Great summary of the state of the paywall debate among UK national newspapers by Ian Burrell. Emily Bell of the Guardian: "This is not about newspaper publishing, this is about news, content and analysis on the internet and as long as you keep making the category error that says newspaper publishers are different you won’t make any progress."

The Atlantic: The Newsweekly’s Last Stand

"The Economist prides itself on cleverly distilling the world into a reasonably compact survey. Another word for this is blogging, or at least what blogging might be after it matures—meaning, after it transcends its current status as a free-fire zone and settles into a more comprehensive system of gathering and presenting information. As a result, although its self-marketing subtly sells a kind of sleek, mid-last-century Concorde-flying sangfroid, The Economist has reached its current level of influence and importance because it is, in every sense of the word, a true global digest for an age when the amount of undigested, undigestible information online continues to metastasize. And that’s a very good place to be in 2009. ... Tellingly, the very lo-fi digest The Week, which has copped The Economist’s attitude without any real reporting or analysis at all, is thriving as well."

FT.com: Newsweek to turn new page with relaunch

"A prototype of the redesign that will be launched in early May is a cleaner take on the old, with more white space and bolder photographs. The launch will coincide with a relaunch of Newsweek.com that will replace wire copy with links to the best sources of online news, even if published by rivals. ... Newsweek intends to court a high-end audience seeking in-depth commentary and reporting."
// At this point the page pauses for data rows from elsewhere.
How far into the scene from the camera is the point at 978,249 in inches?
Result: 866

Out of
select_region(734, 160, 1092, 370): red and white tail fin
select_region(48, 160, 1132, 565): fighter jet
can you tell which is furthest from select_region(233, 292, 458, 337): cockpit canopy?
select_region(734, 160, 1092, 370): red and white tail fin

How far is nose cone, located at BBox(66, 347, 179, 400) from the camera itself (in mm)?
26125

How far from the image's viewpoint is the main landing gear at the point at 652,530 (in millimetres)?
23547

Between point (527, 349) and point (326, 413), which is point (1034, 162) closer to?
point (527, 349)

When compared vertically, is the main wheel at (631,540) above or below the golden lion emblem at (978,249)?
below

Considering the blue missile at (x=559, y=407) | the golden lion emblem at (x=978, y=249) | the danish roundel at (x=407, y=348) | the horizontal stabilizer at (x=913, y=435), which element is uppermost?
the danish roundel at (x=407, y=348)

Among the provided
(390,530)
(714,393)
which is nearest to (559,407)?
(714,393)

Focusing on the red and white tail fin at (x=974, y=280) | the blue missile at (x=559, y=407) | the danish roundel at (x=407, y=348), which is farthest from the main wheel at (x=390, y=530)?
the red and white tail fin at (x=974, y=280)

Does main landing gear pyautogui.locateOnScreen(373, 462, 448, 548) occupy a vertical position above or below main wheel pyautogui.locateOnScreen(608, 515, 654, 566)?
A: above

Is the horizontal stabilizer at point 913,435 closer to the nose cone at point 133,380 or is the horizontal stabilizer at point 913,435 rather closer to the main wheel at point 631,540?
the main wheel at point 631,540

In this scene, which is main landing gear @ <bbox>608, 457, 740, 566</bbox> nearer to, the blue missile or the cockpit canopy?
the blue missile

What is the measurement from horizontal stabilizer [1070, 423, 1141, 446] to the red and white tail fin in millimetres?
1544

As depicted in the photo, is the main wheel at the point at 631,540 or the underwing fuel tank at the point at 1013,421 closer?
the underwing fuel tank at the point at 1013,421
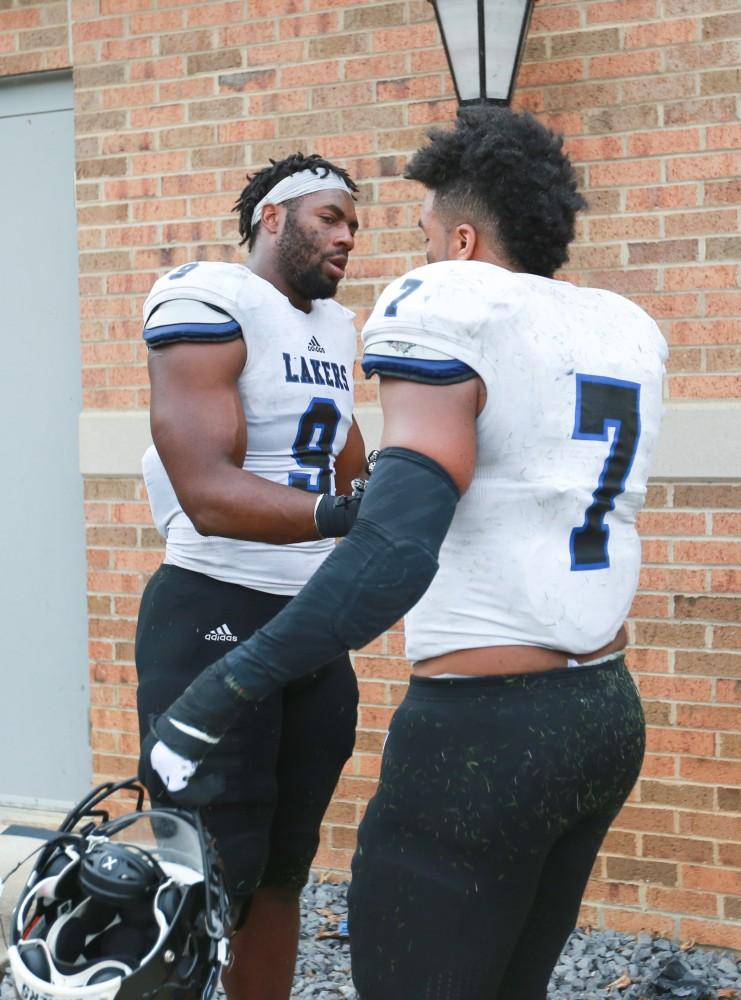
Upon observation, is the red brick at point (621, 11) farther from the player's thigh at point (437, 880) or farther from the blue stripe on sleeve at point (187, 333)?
the player's thigh at point (437, 880)

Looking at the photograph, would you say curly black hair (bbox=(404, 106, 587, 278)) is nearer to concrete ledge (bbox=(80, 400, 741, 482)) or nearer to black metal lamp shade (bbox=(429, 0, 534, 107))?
black metal lamp shade (bbox=(429, 0, 534, 107))

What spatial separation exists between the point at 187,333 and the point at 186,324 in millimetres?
21

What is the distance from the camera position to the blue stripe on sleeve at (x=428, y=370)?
206cm

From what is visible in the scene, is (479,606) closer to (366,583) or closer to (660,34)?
(366,583)

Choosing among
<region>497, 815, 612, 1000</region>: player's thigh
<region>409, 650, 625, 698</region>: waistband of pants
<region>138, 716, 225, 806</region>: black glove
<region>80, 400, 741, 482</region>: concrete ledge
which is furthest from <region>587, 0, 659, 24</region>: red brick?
<region>138, 716, 225, 806</region>: black glove

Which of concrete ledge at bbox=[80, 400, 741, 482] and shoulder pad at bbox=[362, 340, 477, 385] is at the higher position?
shoulder pad at bbox=[362, 340, 477, 385]

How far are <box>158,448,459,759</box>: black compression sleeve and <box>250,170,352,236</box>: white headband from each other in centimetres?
160

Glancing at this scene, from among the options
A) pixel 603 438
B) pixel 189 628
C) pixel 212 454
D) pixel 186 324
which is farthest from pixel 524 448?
pixel 189 628

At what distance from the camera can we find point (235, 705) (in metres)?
2.08

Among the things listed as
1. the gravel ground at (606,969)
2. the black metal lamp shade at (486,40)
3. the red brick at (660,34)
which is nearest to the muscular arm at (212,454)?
the black metal lamp shade at (486,40)

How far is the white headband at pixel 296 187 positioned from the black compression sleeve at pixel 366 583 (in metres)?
1.60

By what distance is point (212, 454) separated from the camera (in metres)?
2.96

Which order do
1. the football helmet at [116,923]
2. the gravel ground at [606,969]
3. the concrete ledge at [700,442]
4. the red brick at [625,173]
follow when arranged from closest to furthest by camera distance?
the football helmet at [116,923], the gravel ground at [606,969], the concrete ledge at [700,442], the red brick at [625,173]

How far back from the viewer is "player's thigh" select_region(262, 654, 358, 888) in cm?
325
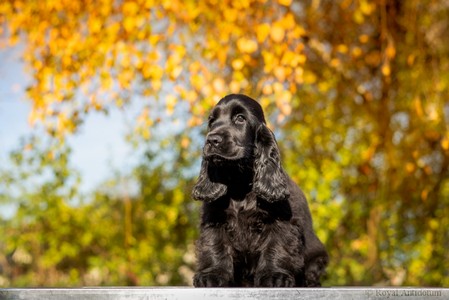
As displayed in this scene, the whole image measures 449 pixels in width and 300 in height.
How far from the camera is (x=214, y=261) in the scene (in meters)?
3.07

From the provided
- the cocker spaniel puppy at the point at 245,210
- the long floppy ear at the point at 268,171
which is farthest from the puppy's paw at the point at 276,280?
the long floppy ear at the point at 268,171

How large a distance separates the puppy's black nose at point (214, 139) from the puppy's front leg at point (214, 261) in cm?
43

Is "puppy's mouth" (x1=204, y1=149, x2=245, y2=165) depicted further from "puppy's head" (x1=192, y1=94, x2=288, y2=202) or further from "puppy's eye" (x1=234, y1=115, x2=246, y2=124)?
"puppy's eye" (x1=234, y1=115, x2=246, y2=124)

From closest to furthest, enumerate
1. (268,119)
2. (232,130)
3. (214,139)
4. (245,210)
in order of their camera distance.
A: (214,139), (232,130), (245,210), (268,119)

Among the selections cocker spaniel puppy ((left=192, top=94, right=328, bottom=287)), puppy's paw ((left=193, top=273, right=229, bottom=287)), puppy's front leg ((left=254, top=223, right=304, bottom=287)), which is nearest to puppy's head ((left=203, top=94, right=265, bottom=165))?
cocker spaniel puppy ((left=192, top=94, right=328, bottom=287))

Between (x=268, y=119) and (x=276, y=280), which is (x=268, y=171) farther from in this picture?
(x=268, y=119)

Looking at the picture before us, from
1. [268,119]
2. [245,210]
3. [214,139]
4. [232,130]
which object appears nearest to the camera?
[214,139]

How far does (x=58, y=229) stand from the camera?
8.38 m

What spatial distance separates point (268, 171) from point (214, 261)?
474 mm

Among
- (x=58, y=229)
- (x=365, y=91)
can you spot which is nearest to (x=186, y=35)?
(x=365, y=91)

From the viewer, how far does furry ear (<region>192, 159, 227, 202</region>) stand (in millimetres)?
3158

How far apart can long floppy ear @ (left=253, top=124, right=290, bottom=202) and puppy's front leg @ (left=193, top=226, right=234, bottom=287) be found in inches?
10.7

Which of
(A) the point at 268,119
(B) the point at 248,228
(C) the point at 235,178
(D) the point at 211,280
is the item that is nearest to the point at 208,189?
(C) the point at 235,178

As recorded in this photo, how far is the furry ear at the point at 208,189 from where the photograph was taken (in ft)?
10.4
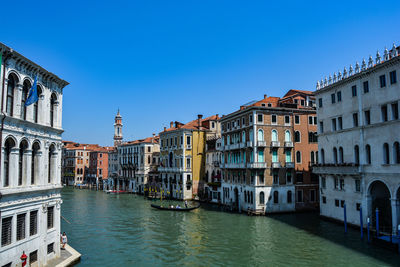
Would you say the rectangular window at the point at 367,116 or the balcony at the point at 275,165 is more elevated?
the rectangular window at the point at 367,116

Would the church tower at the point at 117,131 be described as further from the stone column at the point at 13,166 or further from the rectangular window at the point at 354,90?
the stone column at the point at 13,166

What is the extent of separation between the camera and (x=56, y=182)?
16156mm

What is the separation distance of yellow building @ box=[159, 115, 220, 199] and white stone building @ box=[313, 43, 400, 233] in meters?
21.8

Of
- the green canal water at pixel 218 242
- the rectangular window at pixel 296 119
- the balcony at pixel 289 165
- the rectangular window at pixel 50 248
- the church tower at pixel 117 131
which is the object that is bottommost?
the green canal water at pixel 218 242

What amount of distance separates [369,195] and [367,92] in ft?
24.3

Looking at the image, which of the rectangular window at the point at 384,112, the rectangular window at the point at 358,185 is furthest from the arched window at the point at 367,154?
the rectangular window at the point at 384,112

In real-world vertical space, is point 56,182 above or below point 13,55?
below

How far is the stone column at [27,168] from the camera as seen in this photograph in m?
13.8

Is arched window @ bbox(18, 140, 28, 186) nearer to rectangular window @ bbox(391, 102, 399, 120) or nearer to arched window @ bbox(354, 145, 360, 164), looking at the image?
rectangular window @ bbox(391, 102, 399, 120)

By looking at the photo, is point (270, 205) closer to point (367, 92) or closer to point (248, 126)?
point (248, 126)

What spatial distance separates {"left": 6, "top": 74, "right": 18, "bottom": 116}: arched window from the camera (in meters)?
12.8

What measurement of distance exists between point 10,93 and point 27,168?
10.4ft

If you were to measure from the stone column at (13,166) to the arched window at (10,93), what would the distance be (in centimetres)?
150

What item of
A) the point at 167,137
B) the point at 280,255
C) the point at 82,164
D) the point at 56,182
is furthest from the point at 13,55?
the point at 82,164
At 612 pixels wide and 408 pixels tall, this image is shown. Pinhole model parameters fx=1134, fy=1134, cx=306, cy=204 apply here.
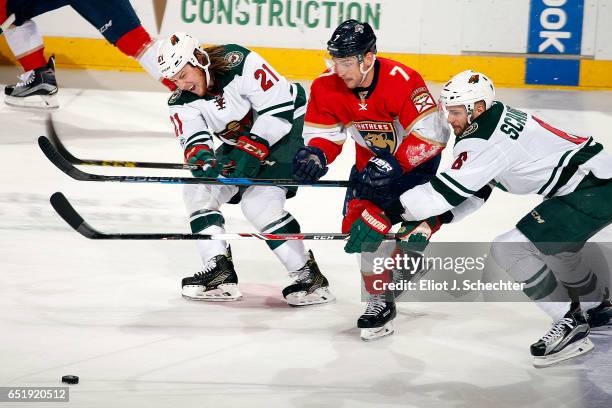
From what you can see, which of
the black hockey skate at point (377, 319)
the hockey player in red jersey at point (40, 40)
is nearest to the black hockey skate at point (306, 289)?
the black hockey skate at point (377, 319)

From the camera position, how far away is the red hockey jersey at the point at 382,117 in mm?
3754

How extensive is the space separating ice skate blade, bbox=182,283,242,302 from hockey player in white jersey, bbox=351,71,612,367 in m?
0.81

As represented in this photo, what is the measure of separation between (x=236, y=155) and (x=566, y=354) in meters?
1.33

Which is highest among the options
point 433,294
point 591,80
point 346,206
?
point 346,206

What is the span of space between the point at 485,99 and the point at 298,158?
26.7 inches

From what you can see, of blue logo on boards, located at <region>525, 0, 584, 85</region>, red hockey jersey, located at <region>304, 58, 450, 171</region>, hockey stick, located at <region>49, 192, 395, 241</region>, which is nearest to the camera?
hockey stick, located at <region>49, 192, 395, 241</region>

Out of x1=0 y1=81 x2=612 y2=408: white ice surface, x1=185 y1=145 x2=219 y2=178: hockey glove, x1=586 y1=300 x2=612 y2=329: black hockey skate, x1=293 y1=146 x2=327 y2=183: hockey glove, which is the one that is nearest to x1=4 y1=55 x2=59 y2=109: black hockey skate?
x1=0 y1=81 x2=612 y2=408: white ice surface

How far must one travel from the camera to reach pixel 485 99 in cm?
352

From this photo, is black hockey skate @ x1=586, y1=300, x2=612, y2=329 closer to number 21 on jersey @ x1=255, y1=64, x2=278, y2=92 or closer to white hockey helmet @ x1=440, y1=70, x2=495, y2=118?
white hockey helmet @ x1=440, y1=70, x2=495, y2=118

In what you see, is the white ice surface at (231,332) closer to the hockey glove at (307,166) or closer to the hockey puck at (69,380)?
the hockey puck at (69,380)

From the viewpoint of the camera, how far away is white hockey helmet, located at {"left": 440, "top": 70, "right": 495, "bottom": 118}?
3.50 m

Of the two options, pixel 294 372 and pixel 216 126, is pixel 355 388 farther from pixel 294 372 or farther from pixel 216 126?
pixel 216 126

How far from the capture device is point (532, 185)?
3.60 meters

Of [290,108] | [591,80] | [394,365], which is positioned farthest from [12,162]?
[591,80]
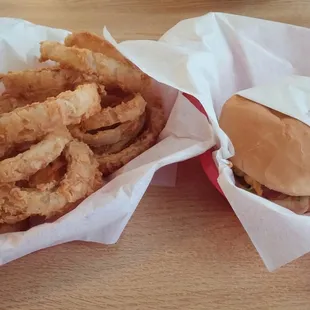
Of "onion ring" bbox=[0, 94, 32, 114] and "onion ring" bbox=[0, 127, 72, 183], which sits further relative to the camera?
"onion ring" bbox=[0, 94, 32, 114]

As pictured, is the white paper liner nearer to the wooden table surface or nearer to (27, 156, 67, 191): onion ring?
the wooden table surface

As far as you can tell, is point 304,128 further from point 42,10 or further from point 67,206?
point 42,10

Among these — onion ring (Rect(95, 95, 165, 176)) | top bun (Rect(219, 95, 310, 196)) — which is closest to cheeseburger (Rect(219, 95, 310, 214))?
→ top bun (Rect(219, 95, 310, 196))

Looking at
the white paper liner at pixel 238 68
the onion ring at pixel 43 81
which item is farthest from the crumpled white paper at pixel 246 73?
the onion ring at pixel 43 81

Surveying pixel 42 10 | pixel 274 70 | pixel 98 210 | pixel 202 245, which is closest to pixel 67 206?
pixel 98 210

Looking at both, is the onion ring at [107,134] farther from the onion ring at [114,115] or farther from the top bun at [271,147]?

García Media: Elite newspapers, free newspapers: the future lies somewhere here

Mario Garcia: "We have often mentioned in this blog that we believe the printed newspaper of the future will be published less often than daily ... We have also heralded the rapid growth of free newspapers worldwide ... Of course, a strong online edition is a vital requirement. The newspaper of the future—elite or free—is simply a companion to a robust and newsy online edition."